This month we begin a year of featuring dynamic American poets whose work often focuses on politics, race, injustice, fascism, war, and human rights, reminding us, as poet Ellen Hinsey asserts, that, “No individual poem can stop a war—that’s what diplomacy is supposed to do. But poetry is an independent ambassador for conscience: it answers to no one, its crosses borders without a passport, and it speaks the truth. That’s why, despite talk about its marginalization, it is one of the most powerful of the arts.”
—C.C.
In Incendiary Art, Smith’s award-winning 2017 book of poems, she composes five interconnected sonnets in tribute to Emmett Till, the 14-year-old boy whose abduction and murder shook the nation in 1955. As Adam Tavel notes in Plume, the sonnets take the form of “choose your own adventure” narratives. Smith ponders the various outcomes had Till never entered that fateful store where he was later accused of whistling at a white woman, or never visited Mississippi in the first place. The most commanding among these conjectures imagines Till’s mother, Mamie, holding a closed casket service instead of defiantly showing the carnage suffered upon her child to the world.

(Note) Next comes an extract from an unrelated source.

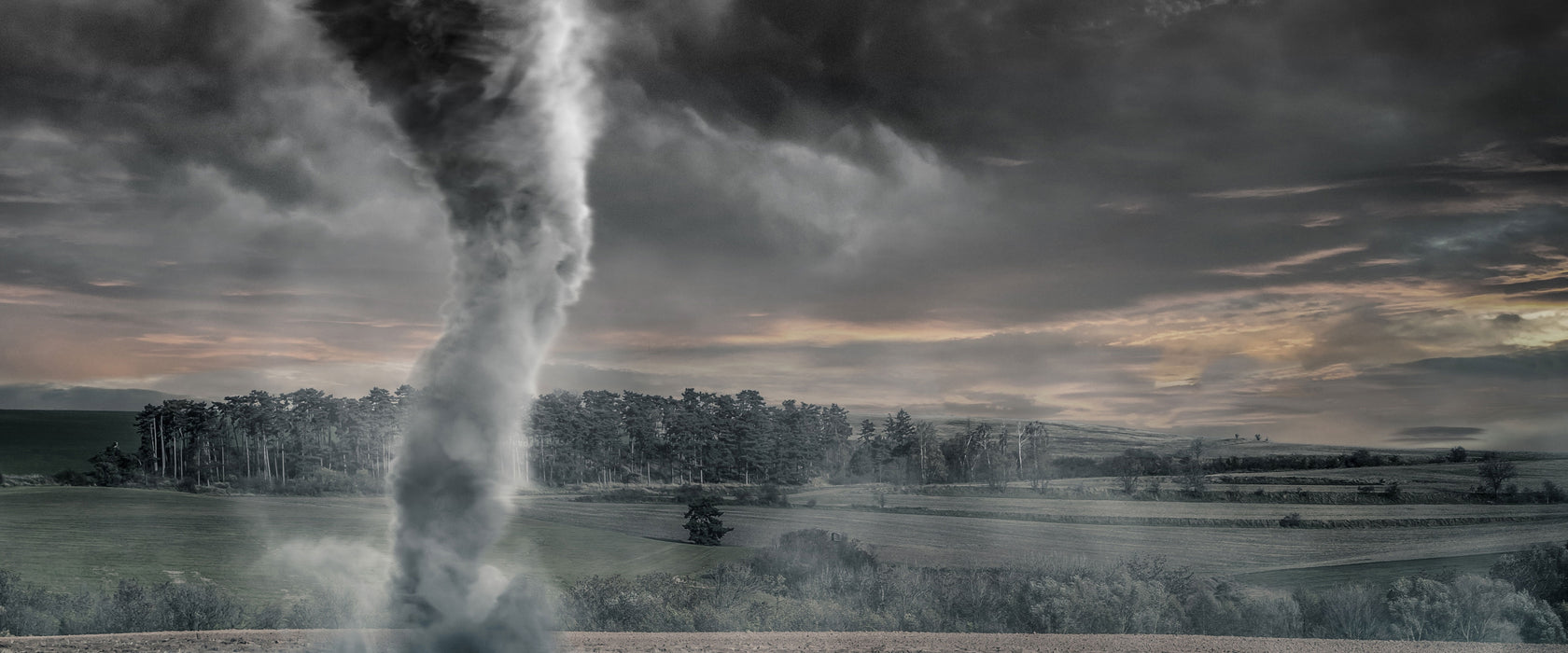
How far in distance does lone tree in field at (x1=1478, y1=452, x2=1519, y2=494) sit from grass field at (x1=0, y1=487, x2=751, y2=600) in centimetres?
4986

Emmett Till—Choose Your Own Adventure
We’re curious, but his imploded eye,
the bullet’s only door, would be the thing
we wouldn’t want to see. We justify
his childish glint, and sigh, imagining
the knotted tie, the scissored naps, those cheeks
in rakish bloom, perhaps a scrape or two
beneath his laundered shirt. The mourners’ shrieks
are tangled with an organ’s point of view,
and someone moans Mahalia. Mamie’s fanned
and comforted, her gorgeous fallen son
a horrid hidden rot. Her tiny hand
starts crushing roses—one by one by one
she wrecks the casket’s spray. It’s how she mourns—
a mother still, despite the roar of thorns.